Macquarie believes the company is a step closer to achieve its ultimate goal of a 52-week production window and this will be positive for prices and margins.
The first half result shows significant progress with profitability, driven by citrus and avocados, Ord Minnett notes, while growth options are in berries, avocados, mushrooms and the expansion internationally.
Ord Minnett increases earnings estimates by 16% for FY19 and suggests this could be revised upward as further additions to the business unfold. The broker upgrades to Accumulate from Hold and forecasts 32% net profit growth in FY18, on the back of citrus, avocados and M&A.
Citrus performed strongly in the first half but is likely to sustain a lighter crop in FY19, yet the company expects positive export pricing should reduce the negative effect that comes from citrus being in an "off" year. Positive price momentum should be sustained as there is strong demand from export markets. The company exported 75% of its citrus product in the first half.
Expansion of mushroom capacity is expected to ramp up from November 2019. The time frame has been pushed out to allow for new compost preparation technology and a retrofit of the existing site.
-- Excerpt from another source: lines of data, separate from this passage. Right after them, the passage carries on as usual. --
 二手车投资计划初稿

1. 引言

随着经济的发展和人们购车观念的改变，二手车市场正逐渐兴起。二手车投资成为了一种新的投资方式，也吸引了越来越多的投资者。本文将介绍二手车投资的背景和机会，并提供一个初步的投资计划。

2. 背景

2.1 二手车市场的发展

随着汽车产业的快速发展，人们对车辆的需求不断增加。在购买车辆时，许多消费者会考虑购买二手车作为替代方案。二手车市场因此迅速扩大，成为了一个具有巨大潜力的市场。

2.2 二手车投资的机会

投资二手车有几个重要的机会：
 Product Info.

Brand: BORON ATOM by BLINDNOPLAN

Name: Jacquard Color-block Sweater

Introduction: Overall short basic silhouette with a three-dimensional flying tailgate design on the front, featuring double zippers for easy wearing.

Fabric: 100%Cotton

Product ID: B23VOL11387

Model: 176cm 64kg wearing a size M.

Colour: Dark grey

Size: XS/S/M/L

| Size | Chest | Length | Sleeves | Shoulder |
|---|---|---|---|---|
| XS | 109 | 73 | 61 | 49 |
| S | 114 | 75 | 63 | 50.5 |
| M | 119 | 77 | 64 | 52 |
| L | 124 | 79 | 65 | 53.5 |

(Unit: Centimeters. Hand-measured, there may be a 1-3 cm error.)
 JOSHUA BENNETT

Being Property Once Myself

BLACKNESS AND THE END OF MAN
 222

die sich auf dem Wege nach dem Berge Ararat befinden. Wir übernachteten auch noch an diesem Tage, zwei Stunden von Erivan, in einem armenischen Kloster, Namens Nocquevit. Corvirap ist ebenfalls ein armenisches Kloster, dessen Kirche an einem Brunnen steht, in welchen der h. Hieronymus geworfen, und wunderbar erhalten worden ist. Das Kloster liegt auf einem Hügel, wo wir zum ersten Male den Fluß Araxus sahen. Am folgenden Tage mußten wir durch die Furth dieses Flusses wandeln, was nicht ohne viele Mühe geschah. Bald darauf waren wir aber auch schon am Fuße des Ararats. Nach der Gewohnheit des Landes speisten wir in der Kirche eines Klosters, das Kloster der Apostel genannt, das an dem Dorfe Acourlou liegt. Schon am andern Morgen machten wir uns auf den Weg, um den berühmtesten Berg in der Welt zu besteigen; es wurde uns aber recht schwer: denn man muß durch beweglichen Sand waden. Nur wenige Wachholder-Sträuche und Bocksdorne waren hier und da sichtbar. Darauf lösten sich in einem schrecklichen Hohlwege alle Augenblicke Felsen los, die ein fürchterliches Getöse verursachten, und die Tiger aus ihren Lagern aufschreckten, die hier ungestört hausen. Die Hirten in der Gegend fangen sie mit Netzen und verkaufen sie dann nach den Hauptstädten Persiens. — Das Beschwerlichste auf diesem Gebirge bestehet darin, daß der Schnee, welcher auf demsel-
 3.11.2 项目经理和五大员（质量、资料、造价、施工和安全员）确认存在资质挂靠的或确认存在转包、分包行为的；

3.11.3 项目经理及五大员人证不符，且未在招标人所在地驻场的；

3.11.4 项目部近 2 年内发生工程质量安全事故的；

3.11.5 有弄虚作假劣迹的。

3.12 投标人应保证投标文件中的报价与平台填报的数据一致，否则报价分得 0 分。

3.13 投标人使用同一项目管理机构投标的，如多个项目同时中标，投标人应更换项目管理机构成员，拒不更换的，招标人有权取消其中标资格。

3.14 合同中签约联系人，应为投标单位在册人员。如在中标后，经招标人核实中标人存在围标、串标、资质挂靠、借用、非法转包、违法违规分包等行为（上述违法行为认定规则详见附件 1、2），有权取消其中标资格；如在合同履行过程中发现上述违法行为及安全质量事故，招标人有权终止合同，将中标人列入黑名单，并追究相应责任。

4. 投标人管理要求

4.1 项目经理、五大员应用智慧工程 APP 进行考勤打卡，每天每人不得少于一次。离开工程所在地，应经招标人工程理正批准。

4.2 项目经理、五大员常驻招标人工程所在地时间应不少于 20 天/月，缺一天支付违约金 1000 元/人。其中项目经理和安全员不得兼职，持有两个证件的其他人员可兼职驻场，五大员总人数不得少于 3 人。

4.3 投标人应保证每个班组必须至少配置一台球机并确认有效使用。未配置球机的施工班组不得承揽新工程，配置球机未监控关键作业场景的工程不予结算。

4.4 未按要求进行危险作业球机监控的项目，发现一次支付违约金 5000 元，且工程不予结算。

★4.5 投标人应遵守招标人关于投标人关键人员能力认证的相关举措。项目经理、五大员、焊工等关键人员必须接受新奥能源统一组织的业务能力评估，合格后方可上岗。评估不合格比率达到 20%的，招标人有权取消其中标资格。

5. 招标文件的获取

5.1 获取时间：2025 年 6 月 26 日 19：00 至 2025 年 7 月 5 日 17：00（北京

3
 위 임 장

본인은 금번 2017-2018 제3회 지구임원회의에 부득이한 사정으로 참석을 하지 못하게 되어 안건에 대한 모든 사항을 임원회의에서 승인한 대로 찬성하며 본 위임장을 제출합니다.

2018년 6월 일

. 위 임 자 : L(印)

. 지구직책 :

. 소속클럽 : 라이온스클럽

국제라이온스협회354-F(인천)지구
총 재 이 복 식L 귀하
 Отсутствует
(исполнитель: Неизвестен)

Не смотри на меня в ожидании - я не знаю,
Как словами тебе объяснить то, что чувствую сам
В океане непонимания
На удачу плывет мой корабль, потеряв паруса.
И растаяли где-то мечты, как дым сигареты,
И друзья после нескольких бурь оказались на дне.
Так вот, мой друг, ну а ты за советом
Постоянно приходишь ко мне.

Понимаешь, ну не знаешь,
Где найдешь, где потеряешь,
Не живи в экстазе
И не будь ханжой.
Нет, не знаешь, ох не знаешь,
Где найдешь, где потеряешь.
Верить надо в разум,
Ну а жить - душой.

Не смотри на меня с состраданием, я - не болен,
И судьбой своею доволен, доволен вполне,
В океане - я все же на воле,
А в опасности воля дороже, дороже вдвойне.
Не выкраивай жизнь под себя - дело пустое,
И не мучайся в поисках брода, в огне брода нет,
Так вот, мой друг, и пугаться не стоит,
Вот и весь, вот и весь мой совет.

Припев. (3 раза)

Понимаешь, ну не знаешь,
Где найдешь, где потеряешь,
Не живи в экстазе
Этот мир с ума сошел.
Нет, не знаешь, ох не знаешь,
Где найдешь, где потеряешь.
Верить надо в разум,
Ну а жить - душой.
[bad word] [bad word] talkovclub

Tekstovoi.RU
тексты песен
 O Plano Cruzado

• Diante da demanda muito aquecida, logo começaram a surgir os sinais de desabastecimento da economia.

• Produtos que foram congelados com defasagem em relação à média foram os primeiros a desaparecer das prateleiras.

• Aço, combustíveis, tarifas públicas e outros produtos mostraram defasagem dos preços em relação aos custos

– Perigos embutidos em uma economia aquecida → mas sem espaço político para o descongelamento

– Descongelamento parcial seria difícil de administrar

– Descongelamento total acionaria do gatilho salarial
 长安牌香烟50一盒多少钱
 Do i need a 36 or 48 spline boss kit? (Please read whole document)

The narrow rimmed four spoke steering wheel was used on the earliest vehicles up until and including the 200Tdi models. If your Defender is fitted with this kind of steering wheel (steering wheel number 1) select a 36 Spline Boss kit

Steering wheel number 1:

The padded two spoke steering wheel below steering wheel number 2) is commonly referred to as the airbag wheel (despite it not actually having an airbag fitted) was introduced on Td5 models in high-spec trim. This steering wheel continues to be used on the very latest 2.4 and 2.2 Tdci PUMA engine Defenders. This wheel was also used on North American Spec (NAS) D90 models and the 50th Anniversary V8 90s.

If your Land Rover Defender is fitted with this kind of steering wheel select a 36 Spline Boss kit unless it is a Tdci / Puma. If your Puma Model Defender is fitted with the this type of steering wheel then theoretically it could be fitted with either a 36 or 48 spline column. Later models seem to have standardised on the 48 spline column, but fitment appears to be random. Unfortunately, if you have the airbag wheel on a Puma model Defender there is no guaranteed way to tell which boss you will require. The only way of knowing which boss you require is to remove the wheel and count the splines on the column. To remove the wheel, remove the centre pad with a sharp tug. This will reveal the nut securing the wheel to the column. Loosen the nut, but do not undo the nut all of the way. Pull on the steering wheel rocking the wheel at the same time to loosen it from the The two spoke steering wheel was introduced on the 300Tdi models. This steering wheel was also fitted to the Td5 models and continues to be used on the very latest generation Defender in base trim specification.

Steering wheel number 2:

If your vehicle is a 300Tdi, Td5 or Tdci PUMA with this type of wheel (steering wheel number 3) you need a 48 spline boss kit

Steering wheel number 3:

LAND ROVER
As well as what is visibly available to deliver growth, the company is diversifying production and the main risk, in Ord Minnett's view, is pricing. Nevertheless, management envisages supply will tighten for the majority of its products and this means the risks may be to the upside.
UBS also upgrades its rating, to Buy from Neutral. The broker increases produce earnings estimates by 8-13%, to reflect not only the strong first half result but the avocado acquisitions. UBS also flags upside to Chinese pricing as costs are lowered. This will be partly offset by higher net interest.
UBS expects supply from competitors, particularly in berries and tomatoes, will put pressure on realised prices but this will be mitigated by a move towards year-round supply in berries and a mix shift towards higher priced tomatoes.
If the Chinese expansion proves successful and further plantings are announced, UBS suggests international business could move to over 35% of group operating earnings (EBITDA). The broker envisages more than 10% upside to medium-term earnings for avocados, amid further M&A opportunities in a fragmented market.
The stock screens attractively versus its high-growth peers and UBS suggests market growth should accelerate over the next 3-5 years, supported by the focus on healthy eating and retailers providing more "fresh" offerings.
The broker expects the market to grow at around 3% per annum over the next three years and the company's core categories to grow at around 9% per annum, driven by berries and snacking products.
FNArena's database shows three Buy ratings. The consensus target is $7.54, suggesting 7.0% upside to the last share price. This compares with $6.74 ahead of the results.